■ TRY IT
Every entry, from first to last, must be written out exactly.

PROVIDED MATERIAL section start

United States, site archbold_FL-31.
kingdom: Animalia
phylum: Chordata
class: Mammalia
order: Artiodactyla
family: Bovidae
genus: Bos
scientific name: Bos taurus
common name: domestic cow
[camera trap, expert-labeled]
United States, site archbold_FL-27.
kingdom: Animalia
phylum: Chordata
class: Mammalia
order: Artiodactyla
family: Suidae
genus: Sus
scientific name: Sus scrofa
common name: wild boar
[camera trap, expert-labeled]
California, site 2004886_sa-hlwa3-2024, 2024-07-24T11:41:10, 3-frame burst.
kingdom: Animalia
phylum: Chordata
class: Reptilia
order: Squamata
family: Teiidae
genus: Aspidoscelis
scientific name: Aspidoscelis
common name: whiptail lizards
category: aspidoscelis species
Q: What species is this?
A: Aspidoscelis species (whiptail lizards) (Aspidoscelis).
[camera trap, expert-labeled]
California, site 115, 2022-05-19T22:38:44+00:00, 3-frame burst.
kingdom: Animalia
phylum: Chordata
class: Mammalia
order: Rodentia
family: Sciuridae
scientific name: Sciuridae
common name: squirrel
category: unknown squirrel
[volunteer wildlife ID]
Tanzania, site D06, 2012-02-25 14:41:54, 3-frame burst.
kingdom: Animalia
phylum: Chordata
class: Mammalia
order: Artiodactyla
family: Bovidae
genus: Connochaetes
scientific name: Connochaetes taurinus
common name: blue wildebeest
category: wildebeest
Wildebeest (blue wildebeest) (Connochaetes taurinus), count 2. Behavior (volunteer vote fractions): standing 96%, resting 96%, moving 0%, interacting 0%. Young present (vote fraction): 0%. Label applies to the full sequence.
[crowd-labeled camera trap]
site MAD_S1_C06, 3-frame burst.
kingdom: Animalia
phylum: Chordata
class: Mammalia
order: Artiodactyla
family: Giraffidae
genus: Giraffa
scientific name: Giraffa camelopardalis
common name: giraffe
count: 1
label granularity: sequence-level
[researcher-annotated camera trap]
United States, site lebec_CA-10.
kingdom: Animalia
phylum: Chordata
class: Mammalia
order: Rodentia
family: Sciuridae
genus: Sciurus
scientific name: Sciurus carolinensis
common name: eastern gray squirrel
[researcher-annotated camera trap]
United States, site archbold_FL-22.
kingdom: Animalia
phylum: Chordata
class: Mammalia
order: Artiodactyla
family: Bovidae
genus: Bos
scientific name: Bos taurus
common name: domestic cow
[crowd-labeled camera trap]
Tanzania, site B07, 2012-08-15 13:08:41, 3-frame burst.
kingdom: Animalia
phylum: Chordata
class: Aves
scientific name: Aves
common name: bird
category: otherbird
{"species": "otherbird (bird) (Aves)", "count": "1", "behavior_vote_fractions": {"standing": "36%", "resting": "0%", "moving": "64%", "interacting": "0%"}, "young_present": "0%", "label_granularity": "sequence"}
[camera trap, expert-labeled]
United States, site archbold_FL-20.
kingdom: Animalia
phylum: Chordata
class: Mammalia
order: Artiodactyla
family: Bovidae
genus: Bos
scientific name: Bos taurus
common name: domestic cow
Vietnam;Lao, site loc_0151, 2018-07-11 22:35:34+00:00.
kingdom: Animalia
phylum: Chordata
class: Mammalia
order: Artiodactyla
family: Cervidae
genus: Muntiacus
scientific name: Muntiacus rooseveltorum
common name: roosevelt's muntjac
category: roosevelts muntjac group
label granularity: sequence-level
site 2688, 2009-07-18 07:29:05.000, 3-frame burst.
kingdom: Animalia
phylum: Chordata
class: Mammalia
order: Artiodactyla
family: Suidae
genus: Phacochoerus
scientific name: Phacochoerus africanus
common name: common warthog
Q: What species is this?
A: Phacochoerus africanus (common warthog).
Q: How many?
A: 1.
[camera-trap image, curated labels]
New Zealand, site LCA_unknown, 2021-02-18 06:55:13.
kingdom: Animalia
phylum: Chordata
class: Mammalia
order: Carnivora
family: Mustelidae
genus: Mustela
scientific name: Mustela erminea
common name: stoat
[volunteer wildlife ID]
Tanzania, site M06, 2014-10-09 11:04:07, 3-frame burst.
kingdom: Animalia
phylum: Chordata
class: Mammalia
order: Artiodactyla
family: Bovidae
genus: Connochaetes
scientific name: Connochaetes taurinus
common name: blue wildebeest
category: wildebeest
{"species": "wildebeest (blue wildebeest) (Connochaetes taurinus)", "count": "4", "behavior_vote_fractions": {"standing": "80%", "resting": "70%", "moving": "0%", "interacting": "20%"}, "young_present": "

PROVIDED MATERIAL section end

■ SOLUTION FOR THIS TASK
United States, site archbold_FL-31.
kingdom: Animalia
phylum: Chordata
class: Mammalia
order: Artiodactyla
family: Bovidae
genus: Bos
scientific name: Bos taurus
common name: domestic cow
[camera trap, expert-labeled]
United States, site archbold_FL-27.
kingdom: Animalia
phylum: Chordata
class: Mammalia
order: Artiodactyla
family: Suidae
genus: Sus
scientific name: Sus scrofa
common name: wild boar
[camera trap, expert-labeled]
California, site 2004886_sa-hlwa3-2024, 2024-07-24T11:41:10, 3-frame burst.
kingdom: Animalia
phylum: Chordata
class: Reptilia
order: Squamata
family: Teiidae
genus: Aspidoscelis
scientific name: Aspidoscelis
common name: whiptail lizards
category: aspidoscelis species
Q: What species is this?
A: Aspidoscelis species (whiptail lizards) (Aspidoscelis).
[camera trap, expert-labeled]
California, site 115, 2022-05-19T22:38:44+00:00, 3-frame burst.
kingdom: Animalia
phylum: Chordata
class: Mammalia
order: Rodentia
family: Sciuridae
scientific name: Sciuridae
common name: squirrel
category: unknown squirrel
[volunteer wildlife ID]
Tanzania, site D06, 2012-02-25 14:41:54, 3-frame burst.
kingdom: Animalia
phylum: Chordata
class: Mammalia
order: Artiodactyla
family: Bovidae
genus: Connochaetes
scientific name: Connochaetes taurinus
common name: blue wildebeest
category: wildebeest
Wildebeest (blue wildebeest) (Connochaetes taurinus), count 2. Behavior (volunteer vote fractions): standing 96%, resting 96%, moving 0%, interacting 0%. Young present (vote fraction): 0%. Label applies to the full sequence.
[crowd-labeled camera trap]
site MAD_S1_C06, 3-frame burst.
kingdom: Animalia
phylum: Chordata
class: Mammalia
order: Artiodactyla
family: Giraffidae
genus: Giraffa
scientific name: Giraffa camelopardalis
common name: giraffe
count: 1
label granularity: sequence-level
[researcher-annotated camera trap]
United States, site lebec_CA-10.
kingdom: Animalia
phylum: Chordata
class: Mammalia
order: Rodentia
family: Sciuridae
genus: Sciurus
scientific name: Sciurus carolinensis
common name: eastern gray squirrel
[researcher-annotated camera trap]
United States, site archbold_FL-22.
kingdom: Animalia
phylum: Chordata
class: Mammalia
order: Artiodactyla
family: Bovidae
genus: Bos
scientific name: Bos taurus
common name: domestic cow
[crowd-labeled camera trap]
Tanzania, site B07, 2012-08-15 13:08:41, 3-frame burst.
kingdom: Animalia
phylum: Chordata
class: Aves
scientific name: Aves
common name: bird
category: otherbird
{"species": "otherbird (bird) (Aves)", "count": "1", "behavior_vote_fractions": {"standing": "36%", "resting": "0%", "moving": "64%", "interacting": "0%"}, "young_present": "0%", "label_granularity": "sequence"}
[camera trap, expert-labeled]
United States, site archbold_FL-20.
kingdom: Animalia
phylum: Chordata
class: Mammalia
order: Artiodactyla
family: Bovidae
genus: Bos
scientific name: Bos taurus
common name: domestic cow
Vietnam;Lao, site loc_0151, 2018-07-11 22:35:34+00:00.
kingdom: Animalia
phylum: Chordata
class: Mammalia
order: Artiodactyla
family: Cervidae
genus: Muntiacus
scientific name: Muntiacus rooseveltorum
common name: roosevelt's muntjac
category: roosevelts muntjac group
label granularity: sequence-level
site 2688, 2009-07-18 07:29:05.000, 3-frame burst.
kingdom: Animalia
phylum: Chordata
class: Mammalia
order: Artiodactyla
family: Suidae
genus: Phacochoerus
scientific name: Phacochoerus africanus
common name: common warthog
Q: What species is this?
A: Phacochoerus africanus (common warthog).
Q: How many?
A: 1.
[camera-trap image, curated labels]
New Zealand, site LCA_unknown, 2021-02-18 06:55:13.
kingdom: Animalia
phylum: Chordata
class: Mammalia
order: Carnivora
family: Mustelidae
genus: Mustela
scientific name: Mustela erminea
common name: stoat
[volunteer wildlife ID]
Tanzania, site M06, 2014-10-09 11:04:07, 3-frame burst.
kingdom: Animalia
phylum: Chordata
class: Mammalia
order: Artiodactyla
family: Bovidae
genus: Connochaetes
scientific name: Connochaetes taurinus
common name: blue wildebeest
category: wildebeest
{"species": "wildebeest (blue wildebeest) (Connochaetes taurinus)", "count": "4", "behavior_vote_fractions": {"standing": "80%", "resting": "70%", "moving": "0%", "interacting": "20%"}, "young_present": "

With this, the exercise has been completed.